A perfect score is achieved by completing the three-mile run in less than 18 minutes

The United States Marine Corps requires that all Marines perform a Physical Fitness Test (PFT) and a Combat Fitness Test (CFT) once each calendar year. The PFT is conducted between January 1 and June 30, and the CFT is conducted between July 1 and December 31. The same standards apply for reservists.

The PFT is a collective measure of general fitness Marine
Corps-wide, and consists of three events:

- Dead-hang pull-ups or push-ups
- Abdominal crunches or planks
- Three-mile run (or 5000-meter row, if requirements are met)

On October 1, 2008, the Marine Corps introduced an additional pass/fail CFT to the fitness requirements. The CFT is designed to measure abilities demanded of Marines in a war zone.

==Tests==
===Pull-ups or push-ups===
For this test, Marines choose to either perform pull-ups or push-ups. However, the maximum score is only attainable if pull-ups are chosen.
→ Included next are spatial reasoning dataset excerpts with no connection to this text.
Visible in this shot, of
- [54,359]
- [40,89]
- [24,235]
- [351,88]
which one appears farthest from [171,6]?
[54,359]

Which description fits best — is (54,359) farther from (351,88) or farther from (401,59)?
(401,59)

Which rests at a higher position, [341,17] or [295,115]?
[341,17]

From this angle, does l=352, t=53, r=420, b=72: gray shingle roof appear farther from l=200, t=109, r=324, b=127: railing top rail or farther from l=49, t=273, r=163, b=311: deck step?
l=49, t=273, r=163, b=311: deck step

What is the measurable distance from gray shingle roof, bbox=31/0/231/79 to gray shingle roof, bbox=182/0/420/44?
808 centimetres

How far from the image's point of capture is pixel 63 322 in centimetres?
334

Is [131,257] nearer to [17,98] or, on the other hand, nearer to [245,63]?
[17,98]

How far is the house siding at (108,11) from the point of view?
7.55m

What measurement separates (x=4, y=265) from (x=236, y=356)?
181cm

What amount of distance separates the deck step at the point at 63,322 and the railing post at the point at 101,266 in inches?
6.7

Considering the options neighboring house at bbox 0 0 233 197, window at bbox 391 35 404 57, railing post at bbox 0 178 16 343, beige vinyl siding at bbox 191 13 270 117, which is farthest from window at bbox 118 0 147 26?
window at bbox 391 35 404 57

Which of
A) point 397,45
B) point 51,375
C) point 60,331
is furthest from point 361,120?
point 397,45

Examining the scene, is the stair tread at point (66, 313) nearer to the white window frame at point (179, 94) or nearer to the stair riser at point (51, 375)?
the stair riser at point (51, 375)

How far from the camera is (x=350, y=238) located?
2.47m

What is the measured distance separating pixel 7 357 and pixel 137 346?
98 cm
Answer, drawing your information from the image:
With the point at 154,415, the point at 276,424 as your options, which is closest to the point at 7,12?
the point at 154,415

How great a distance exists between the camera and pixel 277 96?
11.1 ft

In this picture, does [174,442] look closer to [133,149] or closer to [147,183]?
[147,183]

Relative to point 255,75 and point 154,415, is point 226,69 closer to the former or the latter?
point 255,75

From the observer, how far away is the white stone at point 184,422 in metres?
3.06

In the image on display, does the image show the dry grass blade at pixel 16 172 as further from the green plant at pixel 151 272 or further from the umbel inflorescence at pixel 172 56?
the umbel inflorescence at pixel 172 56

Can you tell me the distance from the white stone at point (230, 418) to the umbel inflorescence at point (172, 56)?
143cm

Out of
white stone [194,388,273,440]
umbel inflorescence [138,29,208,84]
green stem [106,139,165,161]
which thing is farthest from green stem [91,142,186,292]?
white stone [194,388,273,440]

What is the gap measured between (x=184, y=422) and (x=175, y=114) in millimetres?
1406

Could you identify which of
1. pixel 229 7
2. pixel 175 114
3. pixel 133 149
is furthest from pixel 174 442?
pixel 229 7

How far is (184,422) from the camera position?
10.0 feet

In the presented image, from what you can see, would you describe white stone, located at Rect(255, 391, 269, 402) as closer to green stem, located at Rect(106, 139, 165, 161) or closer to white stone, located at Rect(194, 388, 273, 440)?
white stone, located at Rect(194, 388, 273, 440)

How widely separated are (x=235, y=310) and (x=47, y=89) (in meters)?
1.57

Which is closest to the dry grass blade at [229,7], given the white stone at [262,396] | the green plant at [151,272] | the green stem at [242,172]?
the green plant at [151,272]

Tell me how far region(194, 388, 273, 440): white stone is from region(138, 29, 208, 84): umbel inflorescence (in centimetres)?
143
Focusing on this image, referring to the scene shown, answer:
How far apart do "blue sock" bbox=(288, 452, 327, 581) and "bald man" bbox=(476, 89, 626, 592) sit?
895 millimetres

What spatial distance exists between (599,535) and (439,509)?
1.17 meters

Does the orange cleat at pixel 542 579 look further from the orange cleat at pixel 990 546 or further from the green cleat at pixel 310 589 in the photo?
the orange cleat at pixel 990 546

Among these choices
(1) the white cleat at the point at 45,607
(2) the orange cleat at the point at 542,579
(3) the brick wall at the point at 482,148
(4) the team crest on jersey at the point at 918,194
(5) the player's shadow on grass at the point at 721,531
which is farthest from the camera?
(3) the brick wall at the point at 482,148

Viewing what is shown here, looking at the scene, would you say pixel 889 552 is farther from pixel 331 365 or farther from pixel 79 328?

The pull-ups may be done with either an overhand (pronated) grip or an underhand (supinated) "chin-up" grip. Changes in grip are allowed as long as the feet do not touch the ground and only the hands come in contact with the pull-up bar. The pull-up begins at the "dead-hang" with arms extended and the body hanging motionless. A successful pull-up is performed without excess motion, the body rising until the chin is above the bar, and body lowered back to the "dead-hang" position. There is no time limit.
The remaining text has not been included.